Dana also argues the trial court erred by setting a grossly inadequate
bond without considering the evidence. We agree. Florida law requires that
a receiver post a bond “sufficient in amount to protect the opposing party
from any losses sustained should it ultimately be concluded that the
appointment of a receiver was improvident[.]” Rescom Invs., Inc. v. Strategic
Consulting & Managing, Inc., 635 So. 2d 1061, 1062 (Fla. 2d DCA 1994)
(citation omitted).
Here, Tucan runs a nightclub with an average reported gross revenue
of approximately $12 million a year since 2021. The trial court set bond for
$5,000. Clearly the bond is inadequate. See Cohen v. Rubin, 554 So. 2d 4,
9 5 (Fla. 3d DCA 1989) (reversing order setting receiver bond at $1,000 where
the properties were valued at approximately $1.4M); Rescom Invs., Inc., 635
So. 2d at 1062 (reversing portion of order setting receiver bond at $10,000
where the property was worth between $2.0M and $2.5M). “[A] receiver . . .
[whose] duties will consist of or include the handling of substantial sums of
money, should be required to file a bond, with good and sufficient surety[.]”
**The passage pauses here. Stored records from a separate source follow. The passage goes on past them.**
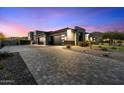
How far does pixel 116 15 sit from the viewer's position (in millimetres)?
4148

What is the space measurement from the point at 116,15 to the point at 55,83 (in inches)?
134

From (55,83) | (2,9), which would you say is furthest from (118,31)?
(2,9)

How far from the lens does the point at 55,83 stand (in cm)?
238
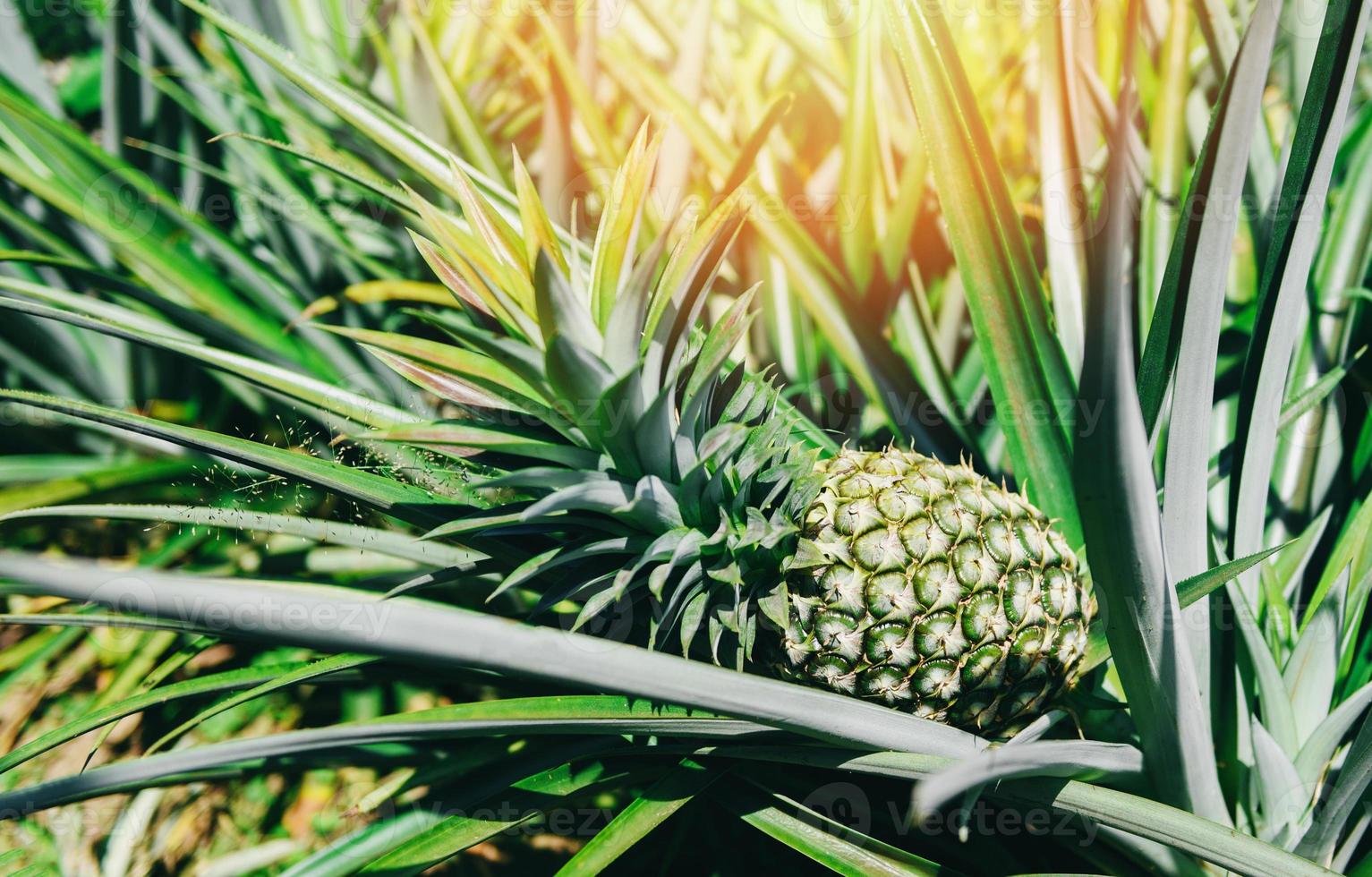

Edenfield, 186 So. 2d at 548.
By appointing a receiver without notice and a hearing, issuing an order
lacking conformity to Rule 1.610’s requirements and setting an inadequate
bond the trial court undoubtedly abused its discretion. We reverse and
remand for immediate dissolution of the receivership and further proceedings
consistent with this opinion. 2
Reversed and remanded.
2 We need not address whether a corporation can obtain a receiver for itself or whether it was error for the trial judge to issue the order minutes prior to recusing himself.